Sandwiched between the Zambezi and Limpopo Rivers in southern Africa, Zimbabwe can certainly lay claim to being in just the right spot for any prospective safari-goer. Several tourist experiences, from wildlife encounters to adventure excursions, will fill up any travel itinerary. It is a varied landscape that stretches across the country. Mountains, hills, and outcrops are scattered like beacons with Mount Nyangani at 2,593 meters the highest, offering views as far as 70 kilometres on a clear day.
Visitors won’t want for anything more from a safari, with more than 20 protected wilderness areas to visit. In the northwest of the country, the indomitable Victoria Falls tumbles more than a hundred meters to the bottom. Further north lies the famed Mana Pools, a UNESCO World Heritage Site, with the biggest national park, Hwange, where herds of elephant roam, occupying the west of the country. Zimbabwe is home to a great number of ancient city ruins. The most famous is, of course, the Great Zimbabwe ruins while sites at Khami, Dhlo-Dhlo, and Naletale can also be visited.

Required action 1:
Transcribe the passage on Zimbabwe word for word, starting at "Sandwiched between the" and ending at "a clear day.".
Required action 2:
According to the passage on Zimbabwe, why won't visitors want for anything more from a safari there?

Data provided:
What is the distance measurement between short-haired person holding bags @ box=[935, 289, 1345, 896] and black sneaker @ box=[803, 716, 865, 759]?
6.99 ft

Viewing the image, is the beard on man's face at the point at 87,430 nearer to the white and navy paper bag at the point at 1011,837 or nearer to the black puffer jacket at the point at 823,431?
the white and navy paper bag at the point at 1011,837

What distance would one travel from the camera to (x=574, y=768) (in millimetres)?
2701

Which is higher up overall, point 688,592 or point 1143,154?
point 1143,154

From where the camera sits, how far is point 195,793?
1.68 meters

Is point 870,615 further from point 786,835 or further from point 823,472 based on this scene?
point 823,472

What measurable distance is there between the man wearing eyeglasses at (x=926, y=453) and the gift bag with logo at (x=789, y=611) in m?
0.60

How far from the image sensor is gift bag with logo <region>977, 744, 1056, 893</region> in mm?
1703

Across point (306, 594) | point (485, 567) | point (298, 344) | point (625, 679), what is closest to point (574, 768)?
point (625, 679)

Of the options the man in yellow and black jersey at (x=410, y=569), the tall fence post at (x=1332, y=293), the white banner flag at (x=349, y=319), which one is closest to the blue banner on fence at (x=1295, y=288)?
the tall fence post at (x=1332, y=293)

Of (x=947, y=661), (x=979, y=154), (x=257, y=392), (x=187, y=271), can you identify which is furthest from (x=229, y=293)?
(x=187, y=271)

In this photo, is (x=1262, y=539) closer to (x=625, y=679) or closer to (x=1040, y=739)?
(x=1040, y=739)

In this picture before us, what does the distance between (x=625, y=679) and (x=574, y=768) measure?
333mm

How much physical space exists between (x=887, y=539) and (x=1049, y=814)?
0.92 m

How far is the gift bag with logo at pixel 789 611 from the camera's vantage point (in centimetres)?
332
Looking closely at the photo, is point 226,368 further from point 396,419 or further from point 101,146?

Exercise solution 1:
Sandwiched between the Zambezi and Limpopo Rivers in southern Africa, Zimbabwe can certainly lay claim to being in just the right spot for any prospective safari-goer. Several tourist experiences, from wildlife encounters to adventure excursions, will fill up any travel itinerary. It is a varied landscape that stretches across the country. Mountains, hills, and outcrops are scattered like beacons with Mount Nyangani at 2,593 meters the highest, offering views as far as 70 kilometres on a clear day.

Exercise solution 2:
Zimbabwe has more than 20 protected wilderness areas for visitors to explore.